- Born: 10 November 1972 (age 53) Bangkok, Thailand
- Other names: Kathaleeya Grachangnetara; Mam;
- Education: Assumption University
- Occupations: Actress; model; television presenter;
- Years active: 1987–present
- Notable work: In Family We Trust; Yak Yud Tawan Wai Thi Plai Fa; Wanjai Thailand;
- Height: 1.70 m (5 ft 7 in)
- Spouse: Songkran Grachangnetara ​ ​(m. 2006)​
- Children: 3
- Relatives: Willy McIntosh

= Kathaleeya McIntosh =

Thai actress (born 1972)

Kathaleeya McIntosh (คัทลียา แมคอินทอช; born 10 November 1972) is a Thai actress and television presenter, who was named as Princess of the entertainment industry. She was the lead actress in many Thai lakorns in the 1990s-2000s including Wanjai Thailand (“Sweet Darling of Thailand”), Khwamsongcham Mai Hua Jai Derm (“New Memory but Same Old Heart”), and Yak Yud Tawan Wai Thi Plai Fa (“Yearning to Stop the Sun at the Horizon”). She was also a television host in a popular talkshow, Samakhom Chomdao.

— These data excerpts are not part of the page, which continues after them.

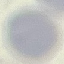
result = no malaria parasites seen
preparation = thin blood smear
image type = cell patch, automatically extracted from a larger field of view and resized to 64 × 64 pixels
capture = smartphone through the microscope eyepiece
stain = Giemsa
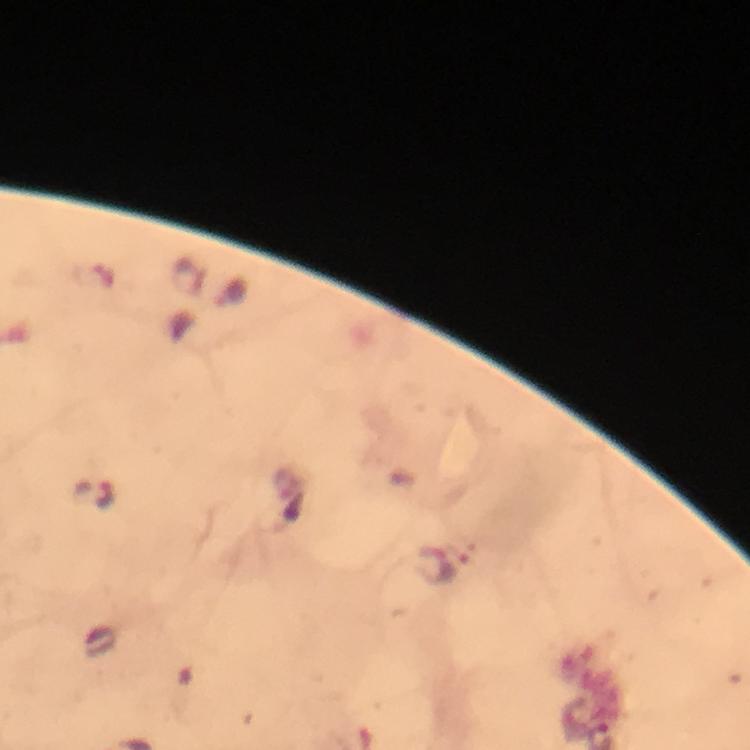 Approximate centers as (x, y) in pixels. Plasmodium parasite locations: (95, 494), (439, 568). At 100x magnification. Image is 750×750 pixels. From a diagnostic examination for malaria. Immersion oil applied. Cropped region of a single field of view. Giemsa-stained preparation. Thick smear. Smartphone photograph taken through a microscope.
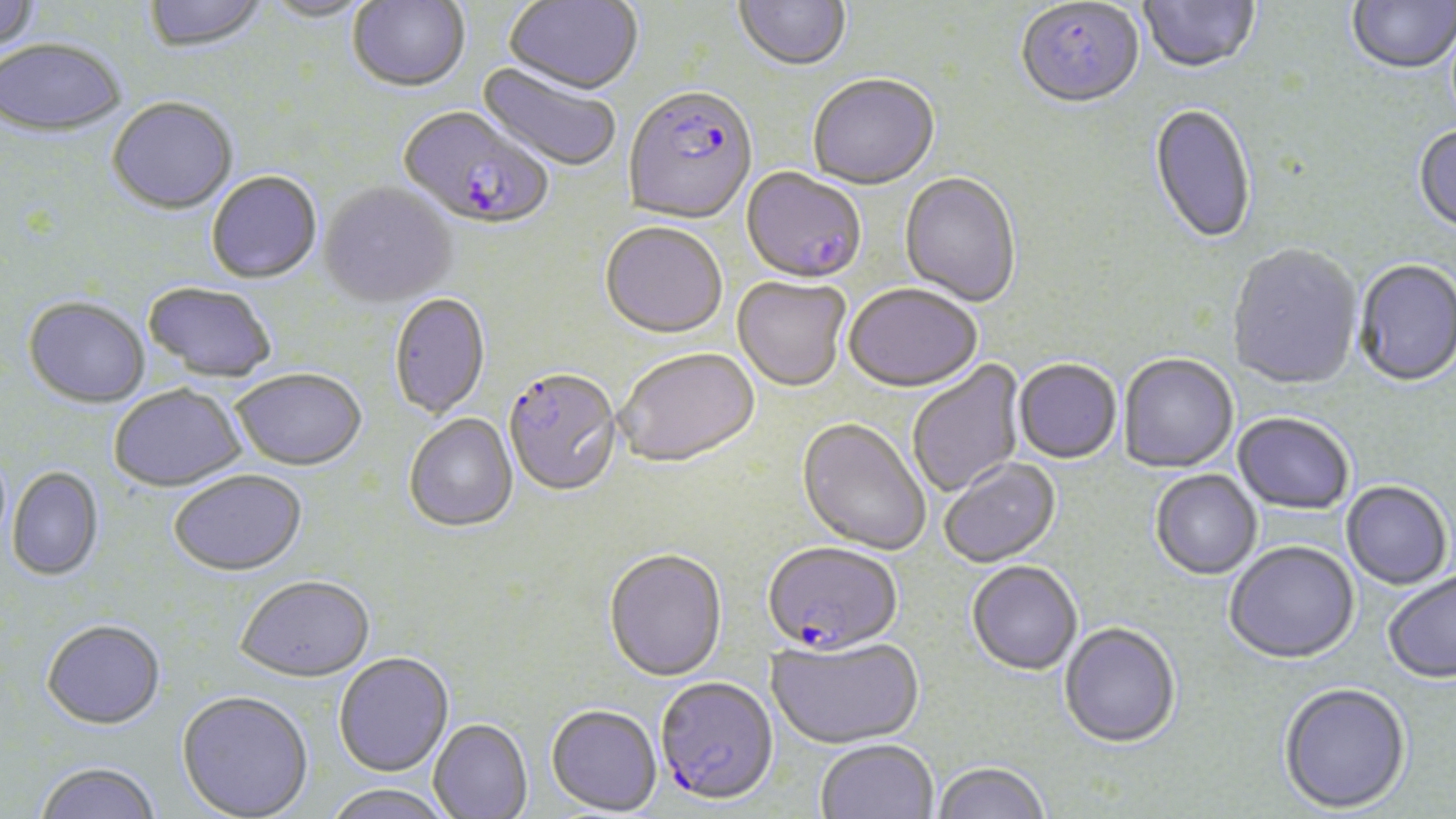

Approximate bounding boxes as [x1, y1, x2, y2] in pixels. Plasmodium falciparum-infected red blood cell locations: [1016, 2, 1144, 112], [623, 87, 758, 228], [397, 107, 554, 234], [742, 169, 866, 285], [504, 370, 624, 499], [762, 541, 902, 656], [655, 676, 778, 804]. Uninfected red blood cell locations: [0, 0, 41, 54], [142, 0, 270, 55], [348, 0, 470, 93], [504, 0, 643, 97], [734, 0, 851, 74], [1139, 0, 1260, 76], [1347, 0, 1456, 76], [257, 1, 377, 24], [0, 40, 126, 139], [476, 62, 622, 174], [808, 76, 940, 192], [107, 98, 238, 216], [1149, 104, 1256, 248], [1413, 126, 1456, 236], [206, 172, 322, 285], [899, 173, 1021, 308], [319, 183, 458, 310], [599, 223, 727, 341], [1227, 245, 1362, 392], [1354, 261, 1456, 389], [732, 277, 851, 393], [142, 282, 277, 384], [844, 286, 982, 396], [389, 294, 491, 420], [23, 298, 150, 410], [615, 349, 760, 471], [1118, 355, 1239, 474], [906, 359, 1026, 499], [1013, 360, 1122, 465], [230, 370, 367, 473], [109, 386, 247, 493], [405, 414, 518, 533], [1232, 414, 1354, 516], [796, 419, 931, 556], [938, 458, 1062, 568], [6, 468, 104, 581], [168, 471, 308, 578], [1150, 471, 1262, 581], [1342, 482, 1452, 591], [1224, 543, 1360, 666], [603, 548, 727, 682], [967, 562, 1082, 675], [1383, 571, 1456, 687], [236, 577, 375, 685], [41, 620, 166, 731], [1059, 623, 1181, 748], [766, 635, 924, 748], [334, 653, 454, 777], [1278, 685, 1412, 815], [176, 691, 314, 819], [546, 704, 662, 815], [429, 719, 533, 819], [814, 738, 939, 819], [931, 760, 1050, 819], [33, 762, 161, 819], [321, 783, 456, 819]. Slide-level diagnosis: Plasmodium falciparum. Light microscopy. 1000x magnification. Thin blood film. Image is 1456×819 pixels. Single field of view. May-Grünwald-Giemsa-stained preparation.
Report the malaria status of this cell.
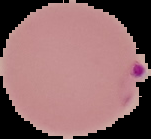
It is parasitized.

Summary:
  - Image size: 151×139 pixels
  - Image type: segmented cell region on a black background
  - Preparation: thin blood film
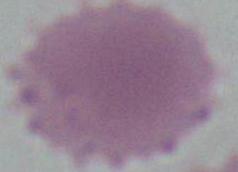
Summary:
  - Magnification: 1000x
  - Modality: micrograph
  - Identification: erythrocyte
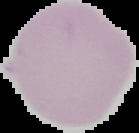
Summary:
  - Image type: cell region segmented out of the field of view; surrounding area masked to black
  - Preparation: thin blood smear
  - Malaria status: uninfected
  - Image size: 139×133 pixels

== Early life and education ==
McIntosh was born to a Scottish father and a Thai Chinese mother. She has an older brother, Willy McIntosh, who is also a well-known Thai actor. McIntosh started her modeling career when she was 15. She graduated from Assumption University with Bachelor of Arts majoring in English.

== Filmography ==
=== Television ===
- Peur Ter (Ch.5 1994)
- Yark Yood Tawan Wai Tee Plai Fah (Ch.5 1995)
- Ruen Mayura (Ch.3 1997)
- Rak Tae Kae Khob Fah (Ch.5 1997)
- Kwam Song Jum Mai Huajai Derm (Ch.5, 1998)
- Chai Mai Jing Ying Tae (Ch.3 1998)
- Kwam Song Jum Mai Huajai Derm (Ch.5, 1998)
- Dokkaew Karabuning (Ch.3, 2000)
- Kao Waan Hai Noo Pen Sai Lub (Ch.3, 2000)
- Muang Maya (Ch.5, 2000)
- Nee Ruk (Ch.5, 2001)
- Tok Kra Dai Hua Jai Ploy Jone (Ch.3, 2003)
- Wan Jai Thailand (Ch.3, 2004)
- Pluerk Sanae Ha (Ch.5, 2007)
- Trab Sin Dind Fah (Ch.5, 2008)
- Plub Plerng See Chompoo (Ch.3, 2015)
- Mueng Maya Live The Series (ONE HD, 2018)
- The Crown Princess (Ch.3 2018) cameo
- Wiman Cho Ngoen (ONE HD, 2018)
- In Family We Trust (ONE HD, 2018)
- Phatukart/Blood Brothers (ONE HD, 2019)
- Deja Vu (ONE HD, 2020)
- One Year 365 (ONE HD, 2020)
- Maya Saneha (Ch.3, 2021)
- Help Me Kun Pi Chuay Duay (Ch.3, 2021)
- Sineha Saree/The Curse of Saree (ONE HD, 2022)
- Sen Longjijood Tee 180 Ongsa Lak Pan Rao (ONE HD, 2022)
- Sab Son Rak/Retribution (CH.3, 2022)
- The Three GentleBros (GMM 25, 2022)
- Rak/Rai (ONE HD, 2023)
- Doctor Detective (Thai TV series) (Ch.3, 2023)
- Tayat Mai Lek1 (ONE HD, 2025)
- The Bangkok Red Opera (ONE HD, 2026)

=== Movies ===
- Muang Maya The Movie: Songkram Nak Pun Rak (GDH 559, TBA) with Nusba Punnakantan & Lukkade Metinee Kingpayome

== TV Show ==

- Samakhom Chomdao
- Thailand's Got Talent (season 6)

==Other works==
- Ambassador of Peace for Children and Youth of UNICEF, United Nations.
- Assistant Sales Manager of Lucks (666) Company Ltd., Production of Saranae Show
- Producer of Saranae Show, I SEE YOU, and almost every shows of Lucks 666.

==Controversy==
On September 2, 2005, McIntosh made front-page news in Thailand with an announcement that she was five months pregnant. This came after repeated, and much publicised, previous denials.

In May 2006, she got married in Pran Buri, Prachuap Khiri Khan to Songkran Grachangnetara (Beebee), the father of her son.